加熱を行なう時間は本発明の効果を著しく損なわない限り任意であるが、通常30秒以上、好ましくは1分以上、より好ましくは2分以上、また、通常5時間以下、好ましくは2時間以下、より好ましくは1時間以下である。加熱時間が短すぎると不要な界面活性剤を取り除けなくなる可能性があり、長すぎるとアルコキシシラン化合物の反応が進み、透光基板との密着性が低くなる可能性がある。

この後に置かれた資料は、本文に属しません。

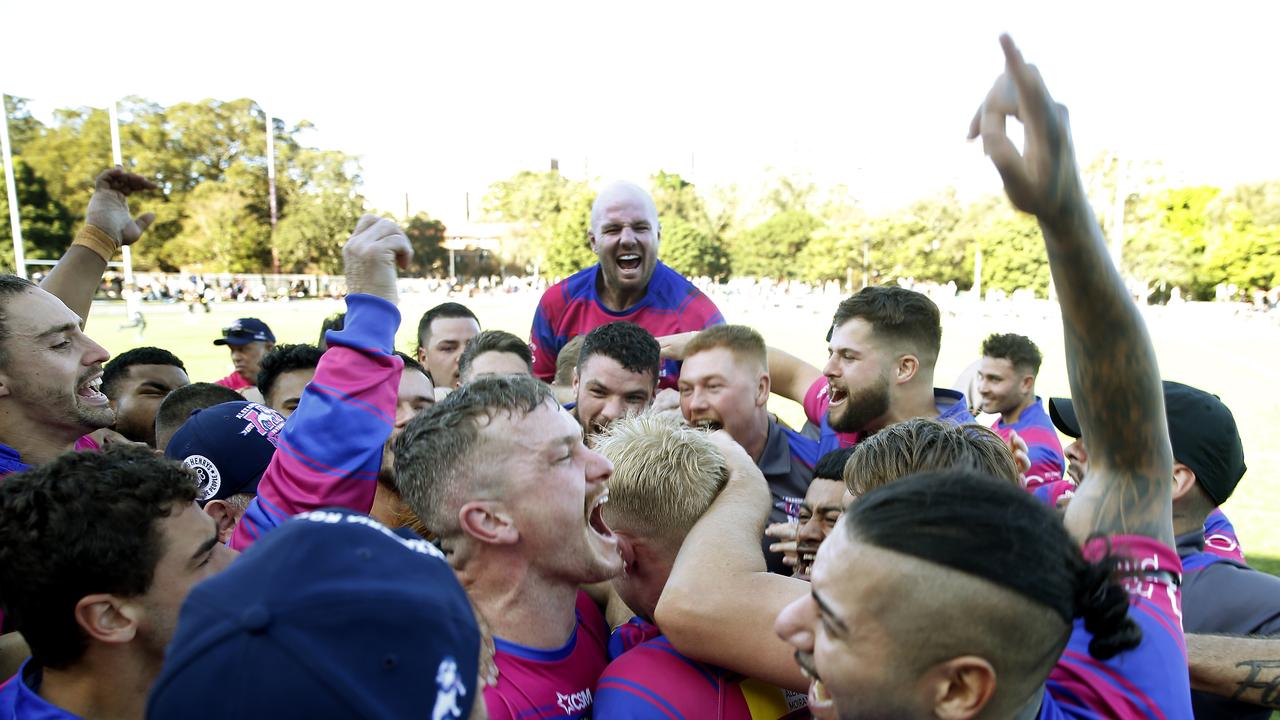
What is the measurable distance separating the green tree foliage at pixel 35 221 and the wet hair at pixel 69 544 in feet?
207

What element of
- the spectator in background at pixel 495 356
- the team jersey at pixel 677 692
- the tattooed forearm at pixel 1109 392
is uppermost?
the tattooed forearm at pixel 1109 392

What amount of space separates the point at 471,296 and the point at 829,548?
65.8 metres

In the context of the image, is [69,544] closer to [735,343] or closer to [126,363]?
[735,343]

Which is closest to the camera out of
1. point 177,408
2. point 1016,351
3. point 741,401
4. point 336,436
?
point 336,436

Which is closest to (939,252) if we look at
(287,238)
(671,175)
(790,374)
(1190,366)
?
(671,175)

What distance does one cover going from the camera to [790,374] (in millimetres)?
5086

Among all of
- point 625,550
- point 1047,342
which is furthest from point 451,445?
point 1047,342

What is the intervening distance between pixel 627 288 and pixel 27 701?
4.14m

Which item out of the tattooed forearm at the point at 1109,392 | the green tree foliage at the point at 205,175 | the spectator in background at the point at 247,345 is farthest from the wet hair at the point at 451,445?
the green tree foliage at the point at 205,175

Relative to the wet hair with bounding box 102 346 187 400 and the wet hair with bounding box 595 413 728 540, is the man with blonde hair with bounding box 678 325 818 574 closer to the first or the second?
the wet hair with bounding box 595 413 728 540

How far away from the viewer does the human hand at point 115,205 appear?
4.67m

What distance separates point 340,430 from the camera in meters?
2.48

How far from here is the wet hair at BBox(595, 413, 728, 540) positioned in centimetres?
230

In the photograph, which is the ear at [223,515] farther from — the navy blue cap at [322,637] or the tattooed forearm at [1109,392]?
the tattooed forearm at [1109,392]
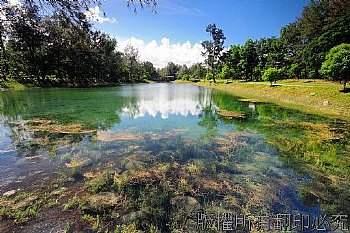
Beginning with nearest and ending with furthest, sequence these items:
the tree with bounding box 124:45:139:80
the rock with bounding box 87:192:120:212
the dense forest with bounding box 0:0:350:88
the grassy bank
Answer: the rock with bounding box 87:192:120:212, the grassy bank, the dense forest with bounding box 0:0:350:88, the tree with bounding box 124:45:139:80

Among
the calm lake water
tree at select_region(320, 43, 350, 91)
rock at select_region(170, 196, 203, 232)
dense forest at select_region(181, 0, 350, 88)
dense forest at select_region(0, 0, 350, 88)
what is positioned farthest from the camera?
dense forest at select_region(0, 0, 350, 88)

加熱を行なう際の圧力は本発明の効果を著しく損なわない限り任意であるが、減圧環境としてもよく、加熱工程では、圧力を、通常0.2MPa以下、好ましくは0.15MPa以下、より好ましくは0.1MPa以下とする。一方、圧力の下限に制限は無いが、通常10−4MPa以上、好ましくは10−3MPa以上、より好ましくは10−2MPa以上である。圧力が低すぎるとアルコキシシラン化合物の反応よりも有機溶媒の気化が進行し、吸湿性の高いシリカ系多孔質膜となりやすく、外部環境による屈折率変化を伴うシリカ系多孔質膜となる可能性がある。

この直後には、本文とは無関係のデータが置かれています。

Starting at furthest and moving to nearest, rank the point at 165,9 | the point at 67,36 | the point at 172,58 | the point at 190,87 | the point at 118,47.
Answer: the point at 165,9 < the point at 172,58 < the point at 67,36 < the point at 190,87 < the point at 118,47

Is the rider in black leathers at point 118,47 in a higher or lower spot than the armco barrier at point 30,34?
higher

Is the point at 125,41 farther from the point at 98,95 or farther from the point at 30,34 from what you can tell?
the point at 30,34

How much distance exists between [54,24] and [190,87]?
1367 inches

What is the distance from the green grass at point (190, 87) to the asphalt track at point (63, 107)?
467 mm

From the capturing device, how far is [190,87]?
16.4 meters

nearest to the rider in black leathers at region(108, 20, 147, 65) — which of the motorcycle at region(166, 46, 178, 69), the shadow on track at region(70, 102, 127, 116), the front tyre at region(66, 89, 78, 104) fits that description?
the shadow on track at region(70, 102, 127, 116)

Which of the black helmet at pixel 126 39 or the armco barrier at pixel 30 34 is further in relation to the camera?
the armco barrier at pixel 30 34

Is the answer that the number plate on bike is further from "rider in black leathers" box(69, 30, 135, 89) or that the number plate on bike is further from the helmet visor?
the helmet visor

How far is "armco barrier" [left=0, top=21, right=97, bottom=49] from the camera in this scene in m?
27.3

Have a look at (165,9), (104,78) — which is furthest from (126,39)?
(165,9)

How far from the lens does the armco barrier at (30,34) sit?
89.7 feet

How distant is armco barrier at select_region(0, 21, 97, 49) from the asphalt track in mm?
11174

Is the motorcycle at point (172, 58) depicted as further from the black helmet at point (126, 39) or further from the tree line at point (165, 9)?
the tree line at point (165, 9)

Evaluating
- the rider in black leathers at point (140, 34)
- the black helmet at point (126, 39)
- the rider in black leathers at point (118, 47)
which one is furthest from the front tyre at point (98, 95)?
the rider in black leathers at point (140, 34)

加熱を行なう際の雰囲気は本発明の効果を著しく損なわない限り任意であるが、中でも、乾燥ムラの生じにくい環境が好ましい。特に大気雰囲気下で加熱を行なうことが好ましい。また、不活性ガス処理を行ない、不活性雰囲気下で乾燥を行なうことも可能である。
以上のように、加熱処理を行なうことによりシリカ系多孔質膜を得ることができるが、加熱工程の後に、必要に応じて冷却工程や後処理工程等を実施することも可能である。
1−4.冷却工程
冷却工程とは、加熱工程で高温となったシリカ系多孔質膜を冷却する工程である。この際、冷却速度は本発明の効果を著しく損なわない限り任意であるが、通常0.1℃/分以上、好ましくは0.5℃/分以上、より好ましくは0.8℃/分以上、更に好ましくは1℃/分以上、また、通常100℃/分以下、好ましくは50℃/分以下、より好ましくは30℃/分以下、更に好ましくは20℃/分以下である。冷却速度が遅すぎると製造コストが高くなる可能性があり、速すぎると局所的なクラックの原因となる可能性がある。

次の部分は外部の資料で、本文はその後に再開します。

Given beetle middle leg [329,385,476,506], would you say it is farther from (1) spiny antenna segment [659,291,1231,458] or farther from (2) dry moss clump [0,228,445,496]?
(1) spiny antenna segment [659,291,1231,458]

また、冷却工程における雰囲気は本発明の効果を著しく損なわない限り任意であり、例えば、真空環境、不活性ガス環境であってもよい。さらに、温度及び湿度に制限は無いが、通常は常温・常湿で冷却することが好ましい。
1−5.後処理工程
後処理工程で行なう具体的な操作に制限は無いが、例えば、得られたシリカ系多孔質膜をシリル化剤で処理することで、シリカ系多孔質膜の表面をより機能性に優れたものにできる。具体例を挙げると、シリル化剤で処理することにより、シリカ系多孔質膜に疎水性が付与され、膜表面や膜中の細孔が汚染されるのを防ぐことができる。
シリル化剤としては、例えば、トリメチルメトキシシラン、トリメチルエトキシシラン、ジメチルジメトキシシラン、ジメチルジエトキシシラン、メチルトリメトキシシラン、メチルトリエトキシシラン、ジメチルエトキシシラン、メチルジエトキシシラン、ジメチルビニルメトキシシラン、ジメチルビニルエトキシシラン、ジフェニルジメトキシシラン、ジフェニルジエトキシシラン、フェニルトリメトキシシラン、フェニルトリエトキシシラン等のアルコキシシラン類;トリメチルクロロシラン、ジメチルジクロロシラン、メチルトリクロロシラン、メチルジクロロシラン、ジメチルクロロシラン、ジメチルビニルクロロシラン、メチルビニルジクロロシラン、メチルクロロジシラン、トリフェニルクロロシラン、メチルジフェニルクロロシラン、ジフェニルジクロロシランなどのクロロシラン類;ヘキサメチルジシラザン、N,N’−ビス(トリメチルシリル)ウレア、N−トリメチルシリルアセトアミド、ジメチルトリメチルシリルアミン、ジエチルトリエチルシリルアミン、トリメチルシリルイミダゾールなどのシラザン類;(3,3,3−トリフルオロプロピル)トリメトキシシラン、(3,3,3−トリフルオロプロピル)トリエトキシシラン、ペンタフルオロフェニルトリメトキシシラン、ペンタフルオロフェニルトリエトキシシラン等のフッ化アルキル基やフッ化アリール基を有するアルコキシシラン類;などが挙げられる。なお、シリル化剤は1種のみを用いてもよく、2種以上を任意の組み合わせ及び比率で併用してもよい。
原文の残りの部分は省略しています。